Trecho para leitura |
Neste contexto, o futuro dos EUA está em aberto. Prognósticos são sempre demasiadamente arriscados, porque a conjuntura é radicalmente dinâmica, mas, como alerta Limoncic, “é possível que os Estados Unidos estejam à beira de uma crise constitucional profunda”.
Flávio Limoncic (Foto: Numem | Unirio)
Flávio Limoncic é professor do Departamento de História, do Mestrado Profissional em História e do Programa de Pós-Graduação em História da Universidade Federal do Estado do Rio de Janeiro. Mestre (1997) e Doutor (2003) em História Social pela Universidade Federal do Rio de Janeiro, com bolsa-sanduiche (1999-2000) na Universidade de Maryland. Pós-Doutorado (2011-2012) na Universidade de Michigan. Membro do Grupo de Pesquisa do CNPq Rede de Estudos de História dos Estados Unidos. Principal área de interesse: história dos Estados Unidos no século XX.
IHU – Por que ocorreu a unificação dos Estados Unidos e como isso impactou na construção de sua Constituição?

Tarefas obrigatórias |
a. Responda com base no trecho sobre Flávio Limoncic:
(i) Em que ano ele concluiu o doutorado?
(ii) Em qual universidade fez o pós-doutorado?
(iii) Qual é sua principal área de interesse?
b. Liste todas as universidades citadas na apresentação do professor, no trecho sobre Flávio Limoncic.
c. Retome o trecho sobre Flávio Limoncic e continue-o a partir de onde ele para.

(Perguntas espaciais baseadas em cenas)
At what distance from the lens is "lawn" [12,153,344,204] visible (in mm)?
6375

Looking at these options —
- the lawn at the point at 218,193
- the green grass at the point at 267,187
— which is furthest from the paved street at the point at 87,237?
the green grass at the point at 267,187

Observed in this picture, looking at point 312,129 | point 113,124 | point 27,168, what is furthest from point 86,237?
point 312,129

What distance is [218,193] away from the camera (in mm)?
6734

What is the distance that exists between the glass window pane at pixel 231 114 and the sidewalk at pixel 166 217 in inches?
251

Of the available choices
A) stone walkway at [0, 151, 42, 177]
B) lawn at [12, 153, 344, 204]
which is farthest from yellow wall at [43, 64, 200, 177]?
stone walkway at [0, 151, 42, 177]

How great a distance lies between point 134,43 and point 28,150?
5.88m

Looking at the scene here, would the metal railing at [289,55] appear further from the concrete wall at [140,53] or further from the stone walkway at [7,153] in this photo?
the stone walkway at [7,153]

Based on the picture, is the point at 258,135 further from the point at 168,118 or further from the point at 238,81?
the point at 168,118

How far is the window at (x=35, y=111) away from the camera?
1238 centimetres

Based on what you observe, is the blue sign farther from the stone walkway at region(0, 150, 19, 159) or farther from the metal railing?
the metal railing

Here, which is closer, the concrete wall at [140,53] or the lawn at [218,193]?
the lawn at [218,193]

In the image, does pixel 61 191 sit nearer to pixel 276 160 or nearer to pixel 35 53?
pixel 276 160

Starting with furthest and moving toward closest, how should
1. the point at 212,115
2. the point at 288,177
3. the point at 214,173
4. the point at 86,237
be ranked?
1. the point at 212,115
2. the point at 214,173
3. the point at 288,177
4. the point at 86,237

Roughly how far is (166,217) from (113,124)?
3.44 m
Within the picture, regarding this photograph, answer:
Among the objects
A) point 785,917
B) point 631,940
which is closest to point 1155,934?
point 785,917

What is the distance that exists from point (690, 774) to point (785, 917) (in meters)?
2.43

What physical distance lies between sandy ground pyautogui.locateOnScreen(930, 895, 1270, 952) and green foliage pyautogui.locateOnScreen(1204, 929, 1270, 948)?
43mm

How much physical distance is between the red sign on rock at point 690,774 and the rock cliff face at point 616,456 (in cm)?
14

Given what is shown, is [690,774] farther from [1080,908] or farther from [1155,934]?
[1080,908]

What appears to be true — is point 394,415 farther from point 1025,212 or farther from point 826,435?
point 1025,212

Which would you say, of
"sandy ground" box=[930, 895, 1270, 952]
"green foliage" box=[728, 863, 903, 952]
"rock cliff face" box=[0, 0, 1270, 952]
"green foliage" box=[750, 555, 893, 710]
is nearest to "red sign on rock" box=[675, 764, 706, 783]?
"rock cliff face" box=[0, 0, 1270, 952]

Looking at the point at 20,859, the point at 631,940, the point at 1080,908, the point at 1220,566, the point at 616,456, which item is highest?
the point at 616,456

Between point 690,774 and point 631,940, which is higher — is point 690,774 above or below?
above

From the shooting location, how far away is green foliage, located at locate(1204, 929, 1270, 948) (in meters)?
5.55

Respostas fornecidas |
a.
(i) Em 2003.
(ii) Na Universidade de Michigan.
(iii) A história dos Estados Unidos no século XX.

b.
Universidade Federal do Estado do Rio de Janeiro
Universidade Federal do Rio de Janeiro
Universidade de Maryland
Universidade de Michigan

c.
Flávio Limoncic – A forma como os Estados Unidos construíram sua independência, ou seja, a união entre treze ex-colônias britânicas com relações tênues entre si, teve grande impacto no compromisso político que resultou na Constituição de 1787. Os homens reunidos na Convenção Constitucional da Filadélfia criaram um governo central forte o bastante para garantir segurança e coesão ao novo país e suficientemente fraco para evitar o risco da excessiva concentração de poder e ameaçar os interesses localizados nos estados, como a escravidão. O resultado foi uma República dotada de um sistema de freios e contrapesos baseado no federalismo, na representação política dos governados e na divisão de poderes entre Executivo, Legislativo e Judiciário.
IHU – Há dois aspectos da Constituição dos EUA que os entusiastas do país da América do Norte sempre pontuam: o primeiro artigo que versa sobre a liberdade de expressão e o fato da Carta Magna ter sido emendada apenas 27 vezes em quase 250 anos. É possível admitir que essas são características marcantes? O que explica a permanência delas?
Flávio Limoncic – De fato, se comparada às diversas Constituições brasileiras, a norte-americana é longeva e foi pouco emendada. Ao menos em parte, a razão de tamanha estabilidade reside nas ambiguidades do texto constitucional. Várias de suas cláusulas admitem leituras muito diferentes, o que permitiu, ao longo da história, que os mesmos trechos resultassem em decisões até opostas. Em 1896, por exemplo, a Suprema Corte admitiu a constitucionalidade da segregação racial nos estados do Sul com base na 14ª Emenda. Em 1954, a Suprema Corte, evidentemente ocupada por outros juízes, determinou a inconstitucionalidade da segregação racial com base na mesma 14ª Emenda.
IHU – Como o Estado Administrativo foi construído nos EUA e quais suas características?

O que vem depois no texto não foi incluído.